GIVEN DATA section start
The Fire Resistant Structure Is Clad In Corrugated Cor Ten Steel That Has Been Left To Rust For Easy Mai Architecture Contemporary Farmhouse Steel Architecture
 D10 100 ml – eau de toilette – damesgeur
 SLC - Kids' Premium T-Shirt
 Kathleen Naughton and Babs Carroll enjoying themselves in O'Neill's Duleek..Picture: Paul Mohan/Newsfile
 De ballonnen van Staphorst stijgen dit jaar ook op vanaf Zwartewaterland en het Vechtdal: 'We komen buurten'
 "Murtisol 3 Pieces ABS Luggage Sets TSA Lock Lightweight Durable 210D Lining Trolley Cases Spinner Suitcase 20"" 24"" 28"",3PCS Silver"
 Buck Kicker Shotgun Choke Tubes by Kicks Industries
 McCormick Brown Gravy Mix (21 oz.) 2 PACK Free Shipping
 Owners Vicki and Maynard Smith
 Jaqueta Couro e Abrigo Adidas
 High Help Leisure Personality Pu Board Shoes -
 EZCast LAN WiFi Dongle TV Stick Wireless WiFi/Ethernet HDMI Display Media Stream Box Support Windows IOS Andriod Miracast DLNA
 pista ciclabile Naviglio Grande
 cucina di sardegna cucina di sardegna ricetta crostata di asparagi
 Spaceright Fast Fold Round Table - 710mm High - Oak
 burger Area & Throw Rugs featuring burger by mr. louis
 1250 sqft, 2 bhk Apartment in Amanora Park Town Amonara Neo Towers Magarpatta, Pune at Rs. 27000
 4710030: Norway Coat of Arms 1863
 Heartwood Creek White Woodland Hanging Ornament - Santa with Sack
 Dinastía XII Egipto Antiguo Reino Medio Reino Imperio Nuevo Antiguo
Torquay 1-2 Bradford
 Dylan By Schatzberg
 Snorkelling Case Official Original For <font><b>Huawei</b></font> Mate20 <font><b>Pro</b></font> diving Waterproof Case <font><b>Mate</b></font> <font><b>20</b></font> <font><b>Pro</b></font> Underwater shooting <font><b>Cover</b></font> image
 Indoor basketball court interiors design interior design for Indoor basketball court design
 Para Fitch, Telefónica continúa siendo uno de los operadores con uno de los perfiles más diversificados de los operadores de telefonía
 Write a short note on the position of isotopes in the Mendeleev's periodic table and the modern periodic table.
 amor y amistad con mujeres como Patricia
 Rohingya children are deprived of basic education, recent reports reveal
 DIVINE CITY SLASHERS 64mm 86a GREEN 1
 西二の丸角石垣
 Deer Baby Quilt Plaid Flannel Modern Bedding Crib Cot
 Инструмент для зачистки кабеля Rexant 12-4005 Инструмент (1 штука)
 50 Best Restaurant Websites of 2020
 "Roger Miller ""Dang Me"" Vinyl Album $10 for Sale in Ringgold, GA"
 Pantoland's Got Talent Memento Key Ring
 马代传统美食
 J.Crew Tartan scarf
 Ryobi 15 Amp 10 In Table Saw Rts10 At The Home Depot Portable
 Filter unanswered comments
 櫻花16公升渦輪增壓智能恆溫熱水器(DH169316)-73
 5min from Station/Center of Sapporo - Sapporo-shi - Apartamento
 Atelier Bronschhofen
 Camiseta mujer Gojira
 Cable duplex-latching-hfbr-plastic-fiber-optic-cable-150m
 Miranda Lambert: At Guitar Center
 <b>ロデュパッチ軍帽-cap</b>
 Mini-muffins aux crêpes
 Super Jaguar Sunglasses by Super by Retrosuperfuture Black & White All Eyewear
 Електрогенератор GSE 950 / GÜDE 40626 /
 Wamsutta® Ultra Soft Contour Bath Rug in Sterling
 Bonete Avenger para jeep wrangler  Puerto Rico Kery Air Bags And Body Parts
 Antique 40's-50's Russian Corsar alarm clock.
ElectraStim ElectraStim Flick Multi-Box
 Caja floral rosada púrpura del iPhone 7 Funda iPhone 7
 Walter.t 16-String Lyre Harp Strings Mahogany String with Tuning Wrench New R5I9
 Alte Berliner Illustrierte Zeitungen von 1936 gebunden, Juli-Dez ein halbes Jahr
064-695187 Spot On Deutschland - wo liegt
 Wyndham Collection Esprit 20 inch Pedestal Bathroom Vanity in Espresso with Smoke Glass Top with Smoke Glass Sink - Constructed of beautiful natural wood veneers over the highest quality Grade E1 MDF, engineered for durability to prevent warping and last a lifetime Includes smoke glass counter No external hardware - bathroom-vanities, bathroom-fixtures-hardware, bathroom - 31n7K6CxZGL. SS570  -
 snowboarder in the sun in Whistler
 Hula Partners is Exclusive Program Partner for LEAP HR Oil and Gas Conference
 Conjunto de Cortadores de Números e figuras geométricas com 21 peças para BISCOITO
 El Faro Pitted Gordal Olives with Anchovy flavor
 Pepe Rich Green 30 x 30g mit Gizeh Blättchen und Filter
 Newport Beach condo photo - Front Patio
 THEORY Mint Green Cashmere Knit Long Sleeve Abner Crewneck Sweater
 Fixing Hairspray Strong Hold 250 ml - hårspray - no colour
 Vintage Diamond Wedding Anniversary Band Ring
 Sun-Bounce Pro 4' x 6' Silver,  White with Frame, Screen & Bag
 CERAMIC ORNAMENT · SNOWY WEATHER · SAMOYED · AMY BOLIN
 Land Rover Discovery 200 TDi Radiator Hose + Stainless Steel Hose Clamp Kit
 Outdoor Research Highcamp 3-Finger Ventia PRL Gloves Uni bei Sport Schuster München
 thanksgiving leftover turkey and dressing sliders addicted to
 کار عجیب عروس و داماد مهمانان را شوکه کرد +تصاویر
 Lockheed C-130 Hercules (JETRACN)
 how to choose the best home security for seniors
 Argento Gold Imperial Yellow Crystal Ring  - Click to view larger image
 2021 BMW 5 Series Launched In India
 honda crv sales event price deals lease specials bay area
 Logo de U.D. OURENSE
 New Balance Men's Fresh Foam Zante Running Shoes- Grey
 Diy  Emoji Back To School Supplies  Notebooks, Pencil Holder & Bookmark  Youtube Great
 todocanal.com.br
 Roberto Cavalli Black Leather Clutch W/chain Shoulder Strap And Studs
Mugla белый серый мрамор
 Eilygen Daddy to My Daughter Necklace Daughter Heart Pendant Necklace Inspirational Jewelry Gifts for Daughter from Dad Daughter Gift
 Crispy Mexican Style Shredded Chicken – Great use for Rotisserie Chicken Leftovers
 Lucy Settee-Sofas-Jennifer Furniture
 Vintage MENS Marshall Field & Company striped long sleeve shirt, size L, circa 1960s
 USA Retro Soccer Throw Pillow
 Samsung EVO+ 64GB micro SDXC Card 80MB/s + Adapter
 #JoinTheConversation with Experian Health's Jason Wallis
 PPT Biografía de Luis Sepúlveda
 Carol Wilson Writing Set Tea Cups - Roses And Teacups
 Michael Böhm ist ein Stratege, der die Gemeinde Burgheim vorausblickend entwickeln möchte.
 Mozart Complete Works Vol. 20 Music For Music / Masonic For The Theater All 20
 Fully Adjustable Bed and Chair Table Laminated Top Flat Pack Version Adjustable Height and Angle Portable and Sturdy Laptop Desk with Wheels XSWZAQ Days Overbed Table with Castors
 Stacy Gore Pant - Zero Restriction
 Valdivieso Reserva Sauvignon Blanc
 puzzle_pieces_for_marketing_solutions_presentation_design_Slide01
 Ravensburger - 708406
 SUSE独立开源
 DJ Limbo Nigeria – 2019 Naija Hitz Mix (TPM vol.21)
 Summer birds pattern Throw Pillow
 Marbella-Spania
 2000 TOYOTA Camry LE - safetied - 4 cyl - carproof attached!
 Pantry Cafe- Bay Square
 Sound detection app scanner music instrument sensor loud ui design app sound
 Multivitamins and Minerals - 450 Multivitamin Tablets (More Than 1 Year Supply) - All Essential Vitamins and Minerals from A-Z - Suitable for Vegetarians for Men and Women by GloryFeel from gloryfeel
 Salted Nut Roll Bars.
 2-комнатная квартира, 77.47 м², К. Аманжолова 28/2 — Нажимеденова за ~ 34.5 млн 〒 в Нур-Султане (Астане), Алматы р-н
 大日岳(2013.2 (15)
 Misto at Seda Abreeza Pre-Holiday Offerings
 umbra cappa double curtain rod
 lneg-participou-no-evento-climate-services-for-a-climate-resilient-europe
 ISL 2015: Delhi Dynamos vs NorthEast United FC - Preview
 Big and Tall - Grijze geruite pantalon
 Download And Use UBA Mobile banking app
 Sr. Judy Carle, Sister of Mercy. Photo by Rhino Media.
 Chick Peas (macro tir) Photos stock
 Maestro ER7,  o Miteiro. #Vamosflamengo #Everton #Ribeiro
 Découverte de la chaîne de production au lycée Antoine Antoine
GIVEN DATA section end
WHAT YOU WILL DO: Give the count of lines in the records above that hold the string "Great", and only that count.

RESPONSE TO THE EXERCISE: 2